The distance game is crucial for both women, as “Blonde Fighter” wants to be at a kickboxing range where she can get off sharp front kicks and pop out jab after jab from a distance. Maia would like nothing more than to glom on to Chookagian, thus taking that effective skill set away and transforming the flyweight tilt into a dirty boxing affair. The Brazilian would vastly prefer, from this close range, to power her opponent to the canvas and look for submissions while racking up grinding top control time. Maia’s best chance in their first fight came when she grounded Chookagian in the third frame, doing so by picking her up in the air and dropping her down to the mat. If she can do this early, stealing the first round and doing enough to win at least one more, she could snag a decision. From what each woman has displayed lately, Chookagian will do what she does best, picking and poking her way to an efficient decision. As a parlay option for any other play on the card, Fight Goes to Decision at -350 is a virtual freebie.

Charles Rosa (+205)

The call for Rosa to come in on a few days’ notice, up a weight class no less, against T.J. Brown is not necessarily done so with the utmost of confidence for the Massachusetts man. Rosa is a durable, able and effective grappler, and he is a fighter who does not take a great deal of risks. His perfect win-loss-win-loss pattern has gone on for 11 appearances in a row. He prevails by either doing enough on the ground or hitting a submission, or he falls short when someone better on the ground shuts him down. Rosa is at best an opportunist, while Brown has shown to go wherever the wind may take him, and on the largest stage, it has largely been to his detriment. At this stage of his career, the 31-year-old Brown should not be a -250 favorite against anyone in the company, let alone a competent vet like Rosa.

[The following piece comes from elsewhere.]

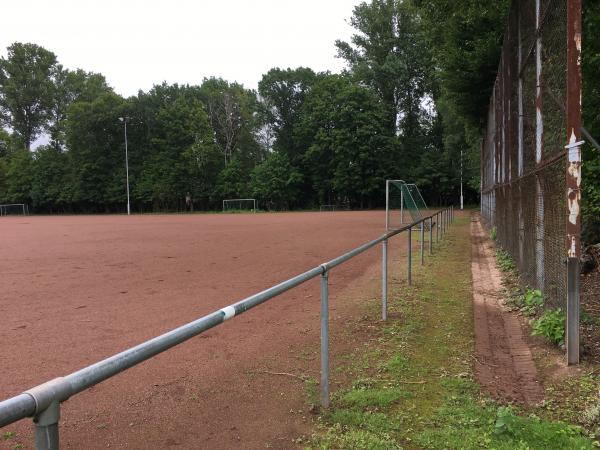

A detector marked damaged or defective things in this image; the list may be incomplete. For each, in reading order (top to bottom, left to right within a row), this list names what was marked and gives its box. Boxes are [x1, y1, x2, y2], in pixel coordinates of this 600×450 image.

rusty metal wall [478, 0, 580, 312]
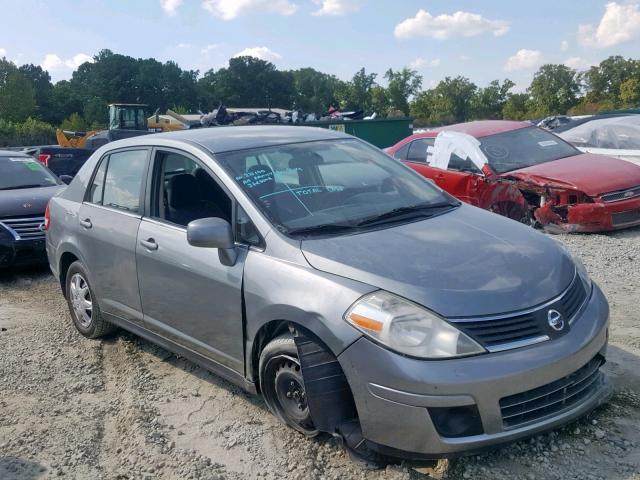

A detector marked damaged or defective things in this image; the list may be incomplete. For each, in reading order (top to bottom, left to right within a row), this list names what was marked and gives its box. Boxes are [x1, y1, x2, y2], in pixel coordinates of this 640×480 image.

red damaged car [384, 120, 640, 232]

Rosa will be jumping up on short notice against an opponent who arguably has lost all three of his UFC appearances, as Brown’s split decision over Kai Kamaka III was a serious contender for “Robbery of the Year,” though it was ultimately overshadowed by the madness that was Alesha Zappitella-Jessica Correa Delboni and Gleison Tibau-Rory MacDonald. An exciting Glory MMA product, “Downtown” Brown has earned most of his career wins by stoppage, with several head kick finishes to his credit. Brown may find himself in a sink-or-swim encounter if the two go to the ground. Danny Chavez thoroughly outgrappled him, and Jordan Griffin put him to sleep when Brown tried to implement his own takedown game. The intangible of taking the fight this week could work to Rosa’s disadvantage, but his submission game should play the difference maker in this lightweight fight as he looks to spring the sizable upset.